**GIVEN PASSAGE**.
With the major Jewish educational presence overlooking the Western Wall in Jerusalem, with many innovative and massively attended programs, with 27 outreach branches throughout the world — including a vibrant one in Denver — Aish HaTorah reflects the sheer force of will of its founder and visionary, Rabbi Noach Weinberg, who died last week in Jerusalem at the age of 78.

It is one thing to gaze upon the Jewish landscape and see the meltaway, the illiteracy, the indifference, the intermarriage, and to bemoan them. It is quite something else to hold in the mind’s eye a vision of a completely different world — and then determine to create that world, from scratch.

Back in the day, in the 1960s, when Rabbi Weinberg first came upon the outreach scene in Jerusalem . . . well, there was no outreach scene in Jerusalem.

**PROBLEM DESCRIPTION**. Pick up the passage about Rabbi Noach Weinberg after its final sentence and carry it forward.

(Dataset entries)
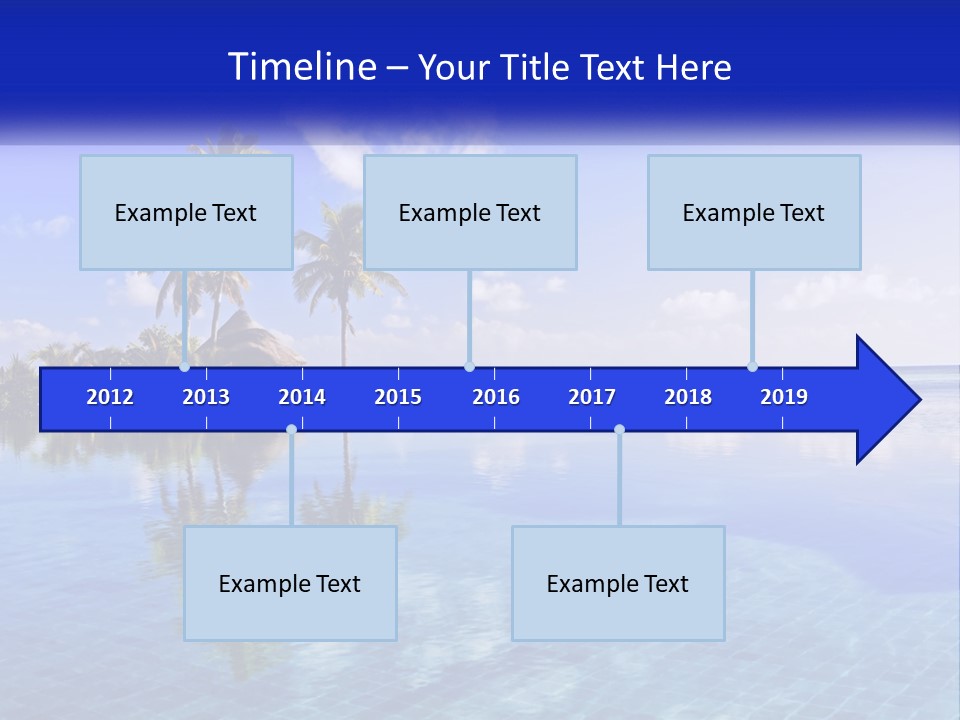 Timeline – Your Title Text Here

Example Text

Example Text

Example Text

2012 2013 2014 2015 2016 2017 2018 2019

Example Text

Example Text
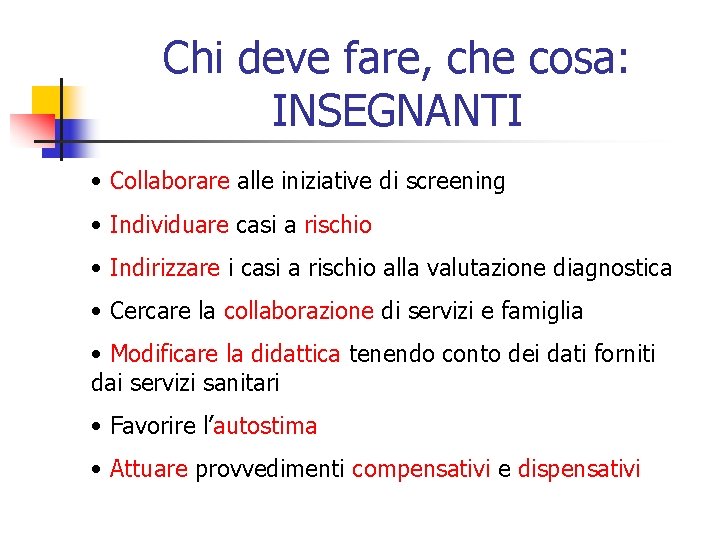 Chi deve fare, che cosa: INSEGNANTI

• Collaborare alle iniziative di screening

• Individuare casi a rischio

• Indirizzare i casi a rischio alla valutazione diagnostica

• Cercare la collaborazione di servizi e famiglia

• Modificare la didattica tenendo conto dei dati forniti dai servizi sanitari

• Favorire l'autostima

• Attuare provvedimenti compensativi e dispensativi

* * *

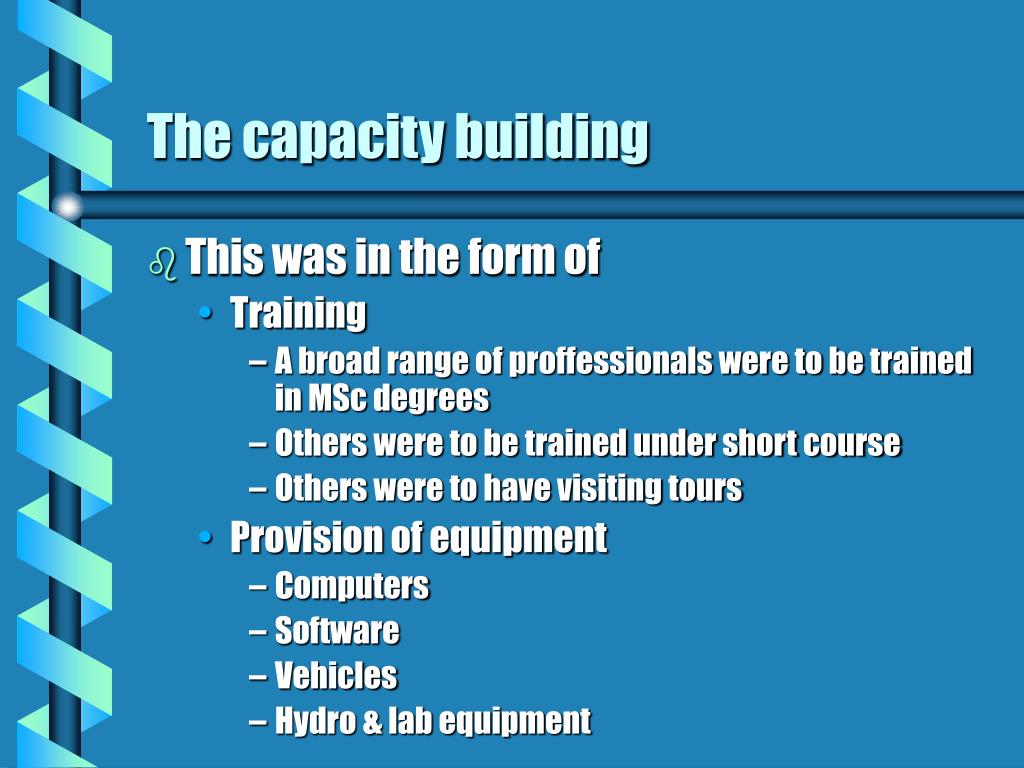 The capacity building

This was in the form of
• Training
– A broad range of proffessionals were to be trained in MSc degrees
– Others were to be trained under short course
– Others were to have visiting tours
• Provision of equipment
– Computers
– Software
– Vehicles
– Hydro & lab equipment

**OUTPUT OF THE EXERCISE**.
No Birthright Israel. Only one, very small returnee yeshiva for Americans and none for Israelis. Only two post-high school study programs. No experienced counselors, teachers or role models. Yes, there was  Rabbi Noach Weinberg — who failed. He started a yeshiva. It failed. All that he possessed was the sheer force of will, and his vision of a completely different world. Rabbi Weinberg did not have the pedagogical know how, the fundraising know how, the organizational know how. But he was determined, and he was a very charming, endearing and demanding man.

So he just kept at it — all the while raising a very large family, with a very dedicated wife, at a time when large families were hardly in vogue either, not even in Jerusalem. The Weinberg vision — familial, educational, societal — could be reduced to this: repopulation of the Jewish people with Jewish Jews.

He kept at it, despite the criticism and even the mockery he received — eventually co-founding “Shma Yisrael” in 1972, an outreach yeshiva for rank beginners, for American students, for visitors to Israel, people with virtually no Jewish skills, in many cases not even the ability to read Hebrew, let alone understand it. “Shma Yisrael” was for students who had little or no commitment to Jewish observance, little or no plans for Judaism in their future.

Rabbi Weinberg believed in them.

He believed in the pintele Yid, the infinite spark. He saw in raw, untutored, uneducated students the potential for greatness. And he had the idealism of the 1960s on his side.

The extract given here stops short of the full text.